Written request: Copy out each row below that contains the string "with" and leave out all the others.

Data to process:

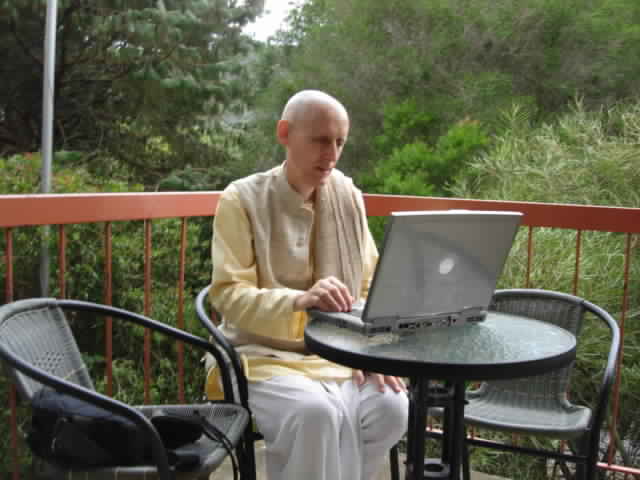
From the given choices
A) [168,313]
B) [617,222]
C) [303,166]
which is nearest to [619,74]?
[168,313]

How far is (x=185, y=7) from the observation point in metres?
12.9

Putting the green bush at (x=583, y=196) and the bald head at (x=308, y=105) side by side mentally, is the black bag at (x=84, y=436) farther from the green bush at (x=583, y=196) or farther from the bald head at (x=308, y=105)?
the green bush at (x=583, y=196)

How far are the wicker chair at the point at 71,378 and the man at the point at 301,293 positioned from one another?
131 mm

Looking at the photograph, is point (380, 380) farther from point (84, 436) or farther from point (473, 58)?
point (473, 58)

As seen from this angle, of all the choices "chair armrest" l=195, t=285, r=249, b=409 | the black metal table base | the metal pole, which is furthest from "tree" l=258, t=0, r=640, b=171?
the black metal table base

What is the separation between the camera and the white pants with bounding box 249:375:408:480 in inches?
69.0

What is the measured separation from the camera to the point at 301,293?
6.08 feet

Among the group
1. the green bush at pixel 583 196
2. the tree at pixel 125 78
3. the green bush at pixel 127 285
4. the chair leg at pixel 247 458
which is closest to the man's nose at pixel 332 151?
the chair leg at pixel 247 458

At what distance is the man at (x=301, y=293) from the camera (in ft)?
5.82

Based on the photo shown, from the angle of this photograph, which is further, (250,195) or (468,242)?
(250,195)

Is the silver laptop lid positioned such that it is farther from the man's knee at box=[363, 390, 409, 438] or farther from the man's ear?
the man's ear

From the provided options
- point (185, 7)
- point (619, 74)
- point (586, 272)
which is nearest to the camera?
point (586, 272)

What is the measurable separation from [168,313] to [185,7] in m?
7.04

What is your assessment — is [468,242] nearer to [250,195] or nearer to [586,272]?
[250,195]
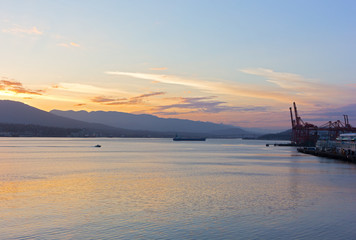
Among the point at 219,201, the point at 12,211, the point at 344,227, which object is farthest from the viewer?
the point at 219,201

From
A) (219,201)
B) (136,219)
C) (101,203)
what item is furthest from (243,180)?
(136,219)

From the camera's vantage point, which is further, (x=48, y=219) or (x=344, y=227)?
(x=48, y=219)

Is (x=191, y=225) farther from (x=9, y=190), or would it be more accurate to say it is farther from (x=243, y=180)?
(x=243, y=180)

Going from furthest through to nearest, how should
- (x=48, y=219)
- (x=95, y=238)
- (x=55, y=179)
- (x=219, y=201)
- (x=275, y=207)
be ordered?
(x=55, y=179), (x=219, y=201), (x=275, y=207), (x=48, y=219), (x=95, y=238)

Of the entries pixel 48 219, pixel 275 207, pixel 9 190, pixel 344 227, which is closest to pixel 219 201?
pixel 275 207

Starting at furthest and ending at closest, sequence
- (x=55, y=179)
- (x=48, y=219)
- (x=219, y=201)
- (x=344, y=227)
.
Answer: (x=55, y=179), (x=219, y=201), (x=48, y=219), (x=344, y=227)

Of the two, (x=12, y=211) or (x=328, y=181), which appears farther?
(x=328, y=181)

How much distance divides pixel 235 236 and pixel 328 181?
78.1 ft

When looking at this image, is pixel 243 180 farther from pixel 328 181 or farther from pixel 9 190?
pixel 9 190

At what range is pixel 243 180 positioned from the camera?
36.8 m

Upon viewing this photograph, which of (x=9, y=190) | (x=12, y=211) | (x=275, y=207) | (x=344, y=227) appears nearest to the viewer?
(x=344, y=227)

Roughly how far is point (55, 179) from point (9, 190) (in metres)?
7.65

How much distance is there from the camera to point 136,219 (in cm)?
1892

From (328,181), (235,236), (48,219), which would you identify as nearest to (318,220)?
(235,236)
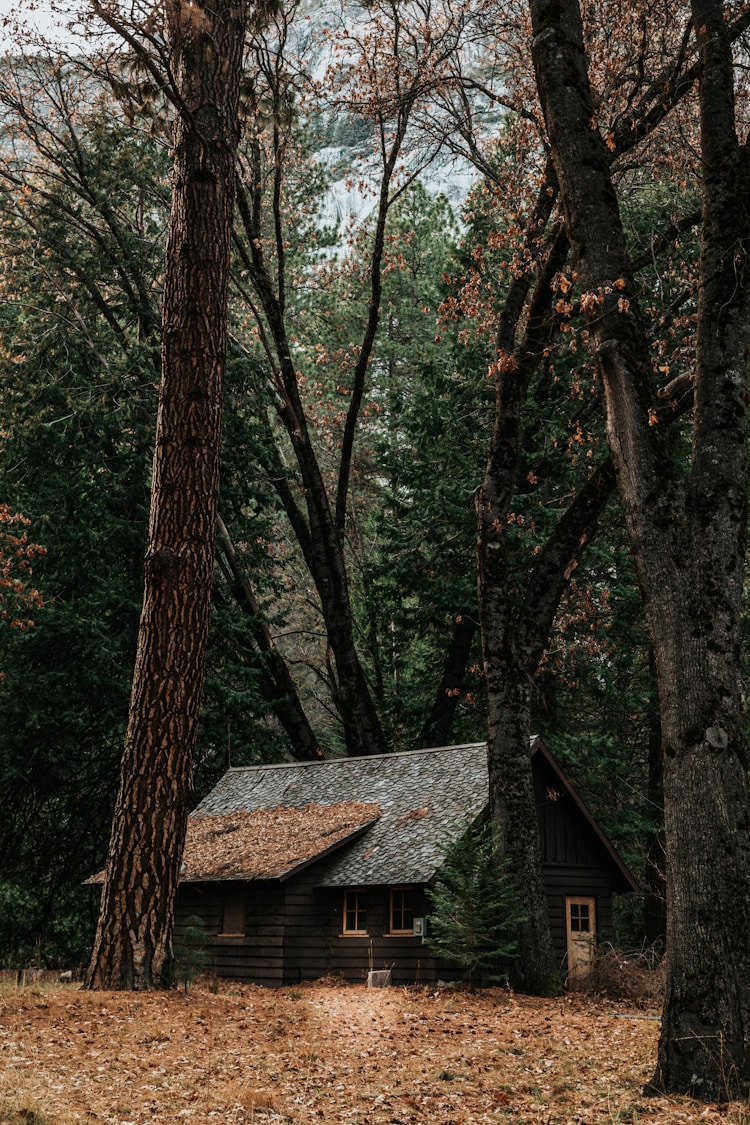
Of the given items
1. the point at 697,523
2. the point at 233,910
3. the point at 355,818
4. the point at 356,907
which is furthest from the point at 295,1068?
the point at 233,910

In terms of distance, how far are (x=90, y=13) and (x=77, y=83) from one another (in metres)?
13.9

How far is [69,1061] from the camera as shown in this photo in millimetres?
7270

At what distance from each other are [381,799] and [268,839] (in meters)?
2.33

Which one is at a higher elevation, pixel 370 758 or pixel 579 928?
pixel 370 758

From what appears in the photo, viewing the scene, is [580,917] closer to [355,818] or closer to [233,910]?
[355,818]

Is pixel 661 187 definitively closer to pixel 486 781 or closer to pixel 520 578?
pixel 520 578

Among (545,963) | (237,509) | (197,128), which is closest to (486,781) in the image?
(545,963)

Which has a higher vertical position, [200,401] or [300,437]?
[300,437]

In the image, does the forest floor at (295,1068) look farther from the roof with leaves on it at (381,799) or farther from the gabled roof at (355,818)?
the gabled roof at (355,818)

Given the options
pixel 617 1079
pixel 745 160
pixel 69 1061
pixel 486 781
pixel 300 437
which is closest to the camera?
pixel 69 1061

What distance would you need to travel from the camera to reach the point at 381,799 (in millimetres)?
20891

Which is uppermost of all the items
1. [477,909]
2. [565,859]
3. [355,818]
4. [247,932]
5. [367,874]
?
[355,818]

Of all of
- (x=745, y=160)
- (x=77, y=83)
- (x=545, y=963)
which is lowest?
(x=545, y=963)

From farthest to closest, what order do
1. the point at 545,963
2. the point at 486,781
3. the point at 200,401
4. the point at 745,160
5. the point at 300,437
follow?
the point at 300,437 < the point at 486,781 < the point at 545,963 < the point at 200,401 < the point at 745,160
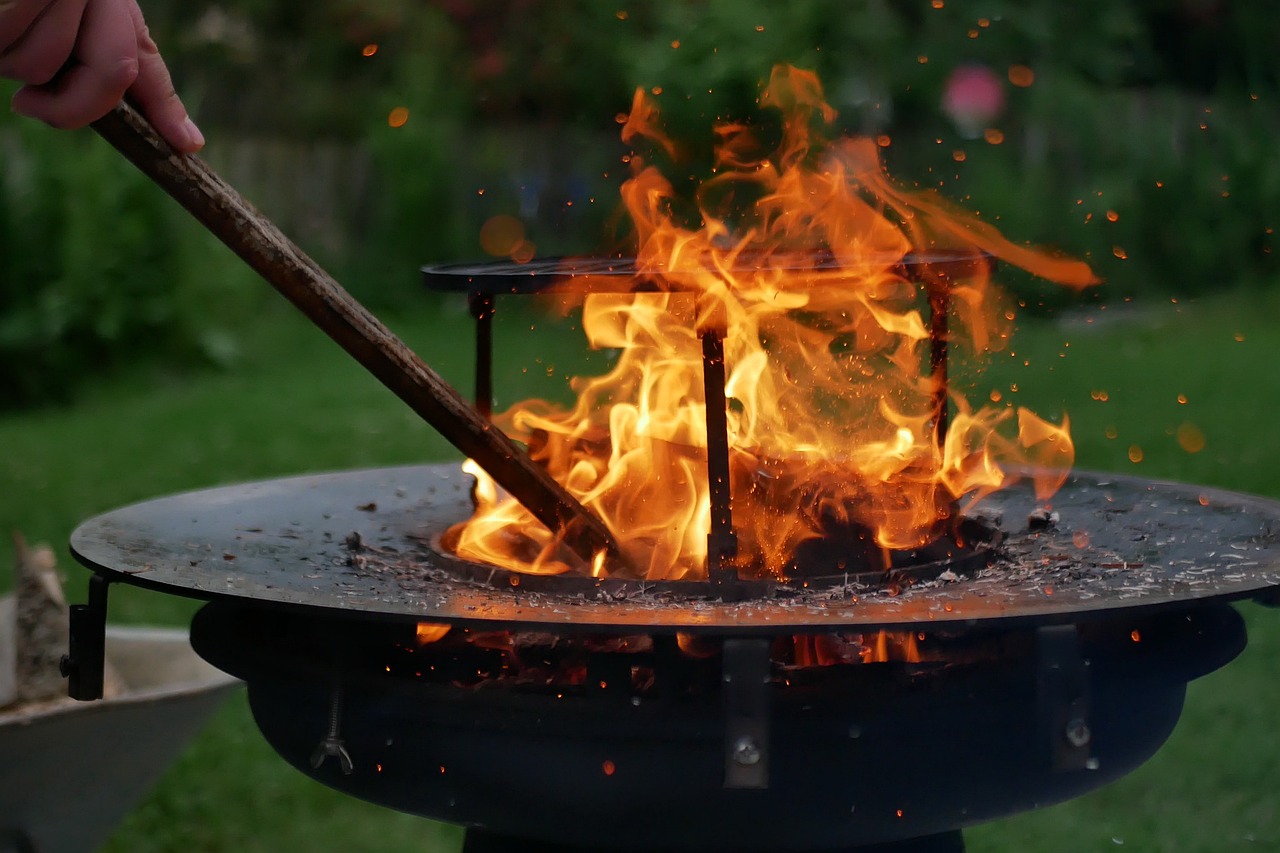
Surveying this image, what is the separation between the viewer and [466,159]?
36.7ft

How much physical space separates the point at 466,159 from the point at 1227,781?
8574 mm

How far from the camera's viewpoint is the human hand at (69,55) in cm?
162

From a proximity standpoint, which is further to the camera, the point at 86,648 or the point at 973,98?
the point at 973,98

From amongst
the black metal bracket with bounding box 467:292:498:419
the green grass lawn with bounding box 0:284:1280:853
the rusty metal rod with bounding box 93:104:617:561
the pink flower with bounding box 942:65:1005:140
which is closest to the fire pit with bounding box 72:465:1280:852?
the rusty metal rod with bounding box 93:104:617:561

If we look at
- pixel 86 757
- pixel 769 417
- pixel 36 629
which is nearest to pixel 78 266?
pixel 36 629

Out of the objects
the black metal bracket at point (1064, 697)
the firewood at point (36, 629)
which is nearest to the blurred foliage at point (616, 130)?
the firewood at point (36, 629)

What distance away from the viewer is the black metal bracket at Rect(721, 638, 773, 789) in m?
1.59

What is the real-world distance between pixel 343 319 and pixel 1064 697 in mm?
1067

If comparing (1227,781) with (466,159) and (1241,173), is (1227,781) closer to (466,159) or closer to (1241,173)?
(1241,173)

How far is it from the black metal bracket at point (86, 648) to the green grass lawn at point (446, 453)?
1.72 m

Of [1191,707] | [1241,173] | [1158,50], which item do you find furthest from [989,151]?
[1191,707]

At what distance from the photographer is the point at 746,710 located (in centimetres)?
159

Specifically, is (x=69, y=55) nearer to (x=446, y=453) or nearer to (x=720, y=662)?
(x=720, y=662)

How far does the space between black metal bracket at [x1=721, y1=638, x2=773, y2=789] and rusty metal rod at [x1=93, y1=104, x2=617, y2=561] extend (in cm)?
56
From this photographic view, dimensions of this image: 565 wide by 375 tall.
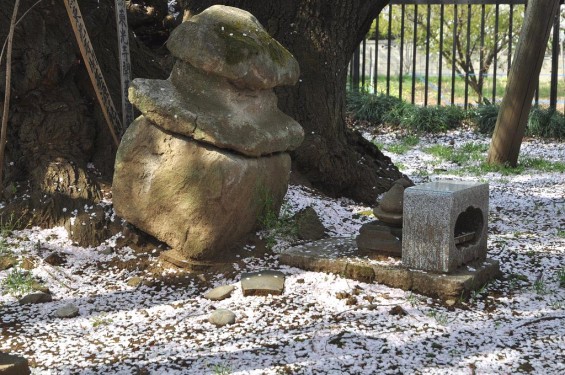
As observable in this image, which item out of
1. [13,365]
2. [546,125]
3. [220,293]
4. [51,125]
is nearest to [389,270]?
[220,293]

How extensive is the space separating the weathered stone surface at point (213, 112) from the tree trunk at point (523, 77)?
418 centimetres

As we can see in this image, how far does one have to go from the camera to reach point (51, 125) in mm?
5633

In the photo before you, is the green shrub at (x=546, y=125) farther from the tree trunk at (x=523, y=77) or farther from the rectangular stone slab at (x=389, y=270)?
the rectangular stone slab at (x=389, y=270)

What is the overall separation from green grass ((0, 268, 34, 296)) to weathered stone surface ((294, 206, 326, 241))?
1767mm

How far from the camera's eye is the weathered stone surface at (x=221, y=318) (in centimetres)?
416

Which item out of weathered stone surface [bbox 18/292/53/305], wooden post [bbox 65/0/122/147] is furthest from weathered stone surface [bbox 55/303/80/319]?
wooden post [bbox 65/0/122/147]

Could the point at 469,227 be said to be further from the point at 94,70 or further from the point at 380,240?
the point at 94,70

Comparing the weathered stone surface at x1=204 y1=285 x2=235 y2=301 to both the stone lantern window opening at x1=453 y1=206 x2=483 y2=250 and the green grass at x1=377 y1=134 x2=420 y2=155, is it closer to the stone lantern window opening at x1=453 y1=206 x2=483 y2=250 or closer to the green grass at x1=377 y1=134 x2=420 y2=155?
the stone lantern window opening at x1=453 y1=206 x2=483 y2=250

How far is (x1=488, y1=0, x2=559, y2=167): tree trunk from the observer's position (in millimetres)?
8320

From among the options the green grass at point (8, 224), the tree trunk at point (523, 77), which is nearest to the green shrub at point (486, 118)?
the tree trunk at point (523, 77)

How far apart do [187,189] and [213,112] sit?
1.65 feet

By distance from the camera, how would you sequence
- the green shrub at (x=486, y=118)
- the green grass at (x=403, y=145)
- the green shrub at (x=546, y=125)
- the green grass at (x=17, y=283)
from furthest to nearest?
the green shrub at (x=486, y=118), the green shrub at (x=546, y=125), the green grass at (x=403, y=145), the green grass at (x=17, y=283)

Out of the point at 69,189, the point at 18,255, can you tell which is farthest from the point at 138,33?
the point at 18,255

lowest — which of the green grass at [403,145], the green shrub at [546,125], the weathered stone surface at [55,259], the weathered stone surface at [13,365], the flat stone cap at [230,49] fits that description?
the weathered stone surface at [13,365]
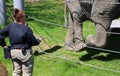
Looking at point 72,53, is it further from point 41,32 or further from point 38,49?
point 41,32

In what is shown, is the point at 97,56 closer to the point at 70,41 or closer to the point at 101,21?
the point at 70,41

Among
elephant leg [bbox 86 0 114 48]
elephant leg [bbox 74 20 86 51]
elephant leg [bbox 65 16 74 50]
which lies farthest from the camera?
elephant leg [bbox 65 16 74 50]

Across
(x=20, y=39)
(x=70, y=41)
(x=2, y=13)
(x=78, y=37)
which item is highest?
(x=20, y=39)

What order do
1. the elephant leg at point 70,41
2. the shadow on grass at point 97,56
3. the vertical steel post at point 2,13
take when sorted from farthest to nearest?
the vertical steel post at point 2,13 < the elephant leg at point 70,41 < the shadow on grass at point 97,56

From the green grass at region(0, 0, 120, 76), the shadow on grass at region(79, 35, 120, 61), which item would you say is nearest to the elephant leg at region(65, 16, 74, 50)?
the green grass at region(0, 0, 120, 76)

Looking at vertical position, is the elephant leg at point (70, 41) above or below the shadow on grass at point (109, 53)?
above

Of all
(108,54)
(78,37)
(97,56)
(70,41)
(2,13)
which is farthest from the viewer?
(2,13)

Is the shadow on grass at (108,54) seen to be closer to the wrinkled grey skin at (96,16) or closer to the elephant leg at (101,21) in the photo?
the wrinkled grey skin at (96,16)

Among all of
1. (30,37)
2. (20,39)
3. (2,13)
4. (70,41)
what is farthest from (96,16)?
(2,13)

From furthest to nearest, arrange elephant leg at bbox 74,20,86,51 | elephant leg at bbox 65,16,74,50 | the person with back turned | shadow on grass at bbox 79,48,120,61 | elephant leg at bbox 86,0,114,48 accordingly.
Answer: elephant leg at bbox 65,16,74,50, shadow on grass at bbox 79,48,120,61, elephant leg at bbox 74,20,86,51, elephant leg at bbox 86,0,114,48, the person with back turned

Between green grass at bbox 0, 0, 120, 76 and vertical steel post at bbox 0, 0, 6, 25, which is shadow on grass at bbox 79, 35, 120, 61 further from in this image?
vertical steel post at bbox 0, 0, 6, 25

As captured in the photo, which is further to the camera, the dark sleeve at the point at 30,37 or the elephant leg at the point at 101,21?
the elephant leg at the point at 101,21

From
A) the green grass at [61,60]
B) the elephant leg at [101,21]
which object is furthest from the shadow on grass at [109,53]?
the elephant leg at [101,21]

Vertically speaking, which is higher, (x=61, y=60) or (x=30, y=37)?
(x=30, y=37)
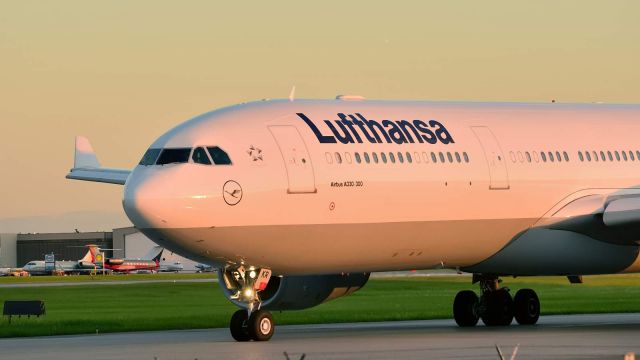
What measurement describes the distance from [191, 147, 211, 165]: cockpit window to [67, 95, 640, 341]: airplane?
0.03m

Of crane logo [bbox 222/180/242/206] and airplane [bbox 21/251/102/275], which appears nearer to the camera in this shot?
crane logo [bbox 222/180/242/206]

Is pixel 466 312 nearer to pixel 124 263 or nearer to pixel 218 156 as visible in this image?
pixel 218 156

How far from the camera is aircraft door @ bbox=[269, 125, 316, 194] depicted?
2795cm

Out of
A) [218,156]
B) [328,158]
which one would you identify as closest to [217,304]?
[328,158]

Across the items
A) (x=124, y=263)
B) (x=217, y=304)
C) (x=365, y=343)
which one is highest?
(x=365, y=343)

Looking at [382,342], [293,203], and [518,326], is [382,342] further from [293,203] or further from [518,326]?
[518,326]

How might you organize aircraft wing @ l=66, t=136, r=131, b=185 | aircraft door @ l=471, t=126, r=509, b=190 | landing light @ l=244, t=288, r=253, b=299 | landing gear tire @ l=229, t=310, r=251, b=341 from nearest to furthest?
landing gear tire @ l=229, t=310, r=251, b=341 → landing light @ l=244, t=288, r=253, b=299 → aircraft door @ l=471, t=126, r=509, b=190 → aircraft wing @ l=66, t=136, r=131, b=185

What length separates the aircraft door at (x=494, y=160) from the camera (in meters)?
31.4

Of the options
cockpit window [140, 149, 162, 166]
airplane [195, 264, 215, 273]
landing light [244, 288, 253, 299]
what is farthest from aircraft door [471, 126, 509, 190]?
airplane [195, 264, 215, 273]

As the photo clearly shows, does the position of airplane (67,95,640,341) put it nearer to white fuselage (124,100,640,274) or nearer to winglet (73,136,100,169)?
white fuselage (124,100,640,274)

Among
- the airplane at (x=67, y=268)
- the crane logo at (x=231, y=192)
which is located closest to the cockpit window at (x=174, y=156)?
the crane logo at (x=231, y=192)

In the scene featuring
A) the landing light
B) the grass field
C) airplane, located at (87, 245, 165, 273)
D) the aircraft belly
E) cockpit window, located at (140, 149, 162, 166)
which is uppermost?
cockpit window, located at (140, 149, 162, 166)

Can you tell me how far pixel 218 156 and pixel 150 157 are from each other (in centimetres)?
150

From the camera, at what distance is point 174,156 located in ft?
90.5
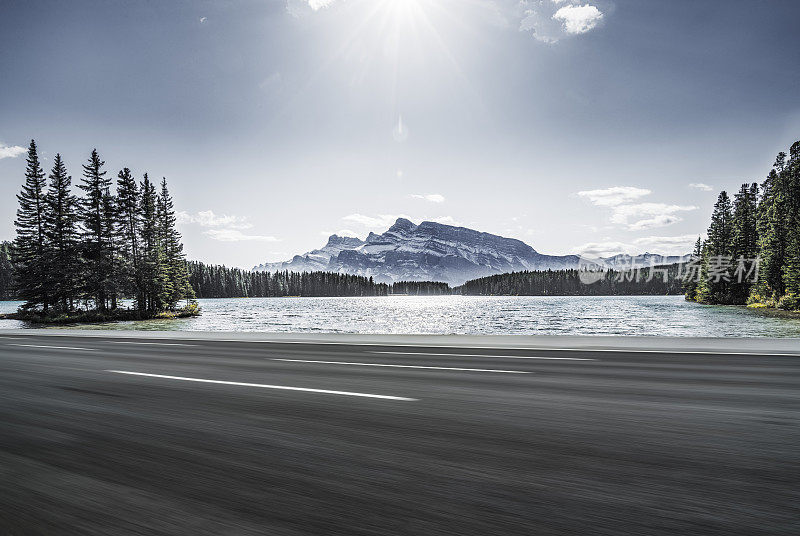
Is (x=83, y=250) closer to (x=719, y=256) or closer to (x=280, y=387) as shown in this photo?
(x=280, y=387)

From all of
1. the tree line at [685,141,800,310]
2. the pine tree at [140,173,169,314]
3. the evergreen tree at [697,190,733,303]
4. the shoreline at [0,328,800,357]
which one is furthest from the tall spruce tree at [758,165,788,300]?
the pine tree at [140,173,169,314]

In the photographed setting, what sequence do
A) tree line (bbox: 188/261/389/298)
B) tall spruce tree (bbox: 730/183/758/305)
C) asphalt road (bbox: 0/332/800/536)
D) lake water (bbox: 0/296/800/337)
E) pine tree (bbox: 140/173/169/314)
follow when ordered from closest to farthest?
asphalt road (bbox: 0/332/800/536) → lake water (bbox: 0/296/800/337) → pine tree (bbox: 140/173/169/314) → tall spruce tree (bbox: 730/183/758/305) → tree line (bbox: 188/261/389/298)

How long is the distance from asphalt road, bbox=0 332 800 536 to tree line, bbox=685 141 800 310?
55931mm

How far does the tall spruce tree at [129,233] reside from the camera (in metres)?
51.8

The result:
What is the separation between the camera and the white pants with bounding box 249:375:408:480 in inches?
In the image, does the forest floor at (295,1068) look farther from the roof with leaves on it at (381,799) or farther from the gabled roof at (355,818)?
the black metal bracket with bounding box 467:292:498:419
the green grass lawn with bounding box 0:284:1280:853
the rusty metal rod with bounding box 93:104:617:561
the pink flower with bounding box 942:65:1005:140
which is closest to the fire pit with bounding box 72:465:1280:852?
the rusty metal rod with bounding box 93:104:617:561
If comparing (1227,781) with (466,159) and (1241,173), is (1227,781) closer to (466,159) or closer to (1241,173)?
From furthest to nearest, arrange elephant leg at bbox 74,20,86,51 | elephant leg at bbox 65,16,74,50 | the person with back turned | shadow on grass at bbox 79,48,120,61 | elephant leg at bbox 86,0,114,48 accordingly.
Answer: elephant leg at bbox 65,16,74,50, shadow on grass at bbox 79,48,120,61, elephant leg at bbox 74,20,86,51, elephant leg at bbox 86,0,114,48, the person with back turned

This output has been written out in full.